GIVEN PROBLEM – Switch "tree trunk" to "lamp post" in the lines between the one holding "Relative to white" and the one holding "17.2 metres", inclusive, and give those lines again with everything else left as is.

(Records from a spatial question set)
[Start]

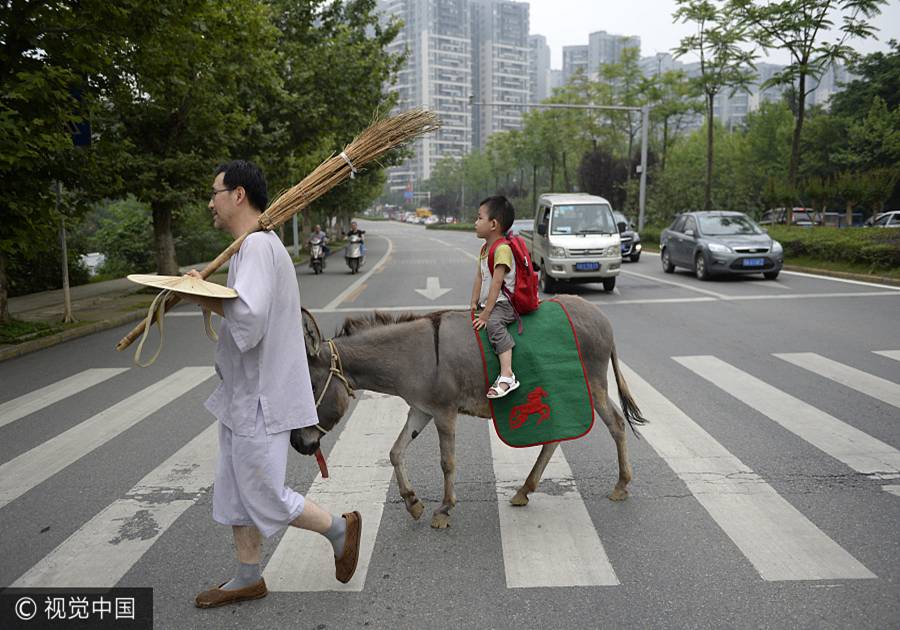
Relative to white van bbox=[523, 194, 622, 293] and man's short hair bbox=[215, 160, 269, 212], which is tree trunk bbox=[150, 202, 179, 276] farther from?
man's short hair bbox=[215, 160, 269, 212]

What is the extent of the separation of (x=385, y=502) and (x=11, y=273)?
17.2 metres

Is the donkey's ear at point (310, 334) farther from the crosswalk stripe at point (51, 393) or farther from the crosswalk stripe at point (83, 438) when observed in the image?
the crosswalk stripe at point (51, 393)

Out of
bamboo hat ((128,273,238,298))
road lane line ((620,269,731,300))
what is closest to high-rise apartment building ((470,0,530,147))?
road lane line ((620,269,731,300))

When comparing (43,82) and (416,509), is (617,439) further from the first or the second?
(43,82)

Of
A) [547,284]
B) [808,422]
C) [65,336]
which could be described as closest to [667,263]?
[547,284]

[End]
[Start]

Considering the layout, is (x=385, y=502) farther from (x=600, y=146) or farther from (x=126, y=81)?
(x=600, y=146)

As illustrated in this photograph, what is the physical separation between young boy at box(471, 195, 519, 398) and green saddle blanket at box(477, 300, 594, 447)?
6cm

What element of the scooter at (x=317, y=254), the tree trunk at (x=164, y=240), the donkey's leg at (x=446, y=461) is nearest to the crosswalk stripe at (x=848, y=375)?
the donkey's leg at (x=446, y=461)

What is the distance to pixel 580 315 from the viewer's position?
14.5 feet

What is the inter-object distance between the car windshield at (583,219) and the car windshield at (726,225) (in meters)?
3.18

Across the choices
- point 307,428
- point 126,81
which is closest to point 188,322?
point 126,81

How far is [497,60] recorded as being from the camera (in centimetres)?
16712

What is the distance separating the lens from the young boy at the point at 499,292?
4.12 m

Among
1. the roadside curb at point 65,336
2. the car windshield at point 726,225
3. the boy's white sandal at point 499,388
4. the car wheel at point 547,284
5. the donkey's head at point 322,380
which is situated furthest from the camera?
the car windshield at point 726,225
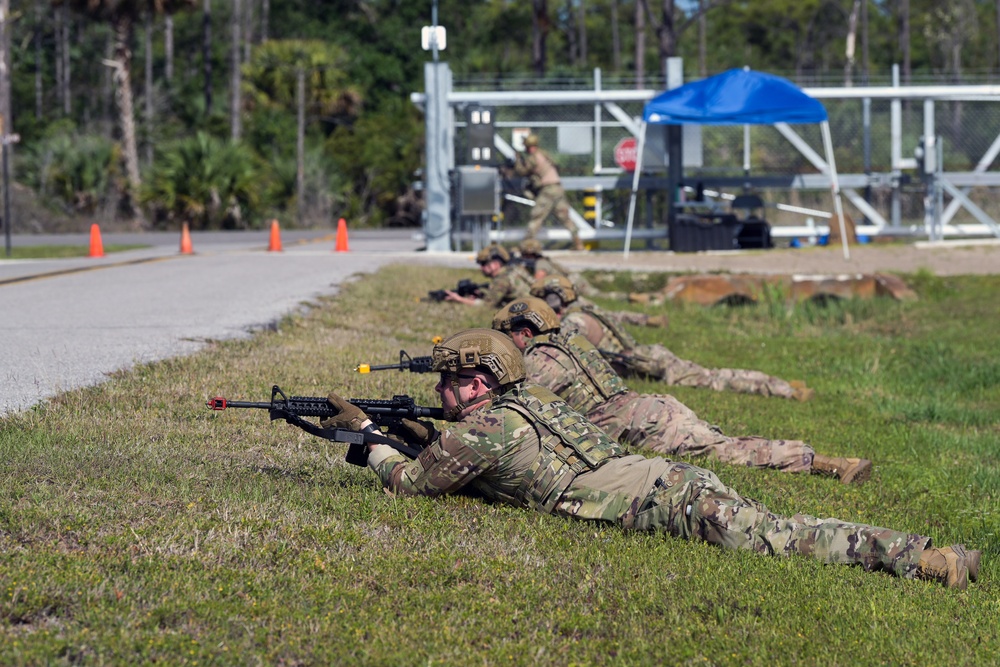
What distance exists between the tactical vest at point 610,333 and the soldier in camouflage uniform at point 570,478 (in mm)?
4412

[End]
[Start]

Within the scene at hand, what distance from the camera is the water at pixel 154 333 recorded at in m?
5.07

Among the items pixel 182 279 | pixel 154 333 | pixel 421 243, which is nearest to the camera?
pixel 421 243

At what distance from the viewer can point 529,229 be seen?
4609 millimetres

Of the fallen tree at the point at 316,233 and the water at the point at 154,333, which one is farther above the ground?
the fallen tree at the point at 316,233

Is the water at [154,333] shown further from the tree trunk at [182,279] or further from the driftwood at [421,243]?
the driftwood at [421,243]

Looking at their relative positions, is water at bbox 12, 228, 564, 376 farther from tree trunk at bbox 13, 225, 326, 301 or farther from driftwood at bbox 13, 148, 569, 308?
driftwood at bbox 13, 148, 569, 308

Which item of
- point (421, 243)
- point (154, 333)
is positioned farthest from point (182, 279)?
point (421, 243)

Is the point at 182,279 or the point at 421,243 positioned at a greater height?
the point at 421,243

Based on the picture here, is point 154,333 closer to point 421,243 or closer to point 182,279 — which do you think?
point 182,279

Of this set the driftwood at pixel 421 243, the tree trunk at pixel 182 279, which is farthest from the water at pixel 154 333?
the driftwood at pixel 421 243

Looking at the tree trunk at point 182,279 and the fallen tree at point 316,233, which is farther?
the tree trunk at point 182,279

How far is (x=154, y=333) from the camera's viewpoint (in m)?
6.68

[End]

TASK SOLUTION –
Relative to white van bbox=[523, 194, 622, 293] and man's short hair bbox=[215, 160, 269, 212], which is lamp post bbox=[150, 202, 179, 276] farther from?
man's short hair bbox=[215, 160, 269, 212]

What is the extent of the separation of (x=385, y=502) and (x=11, y=273)?
17.2 metres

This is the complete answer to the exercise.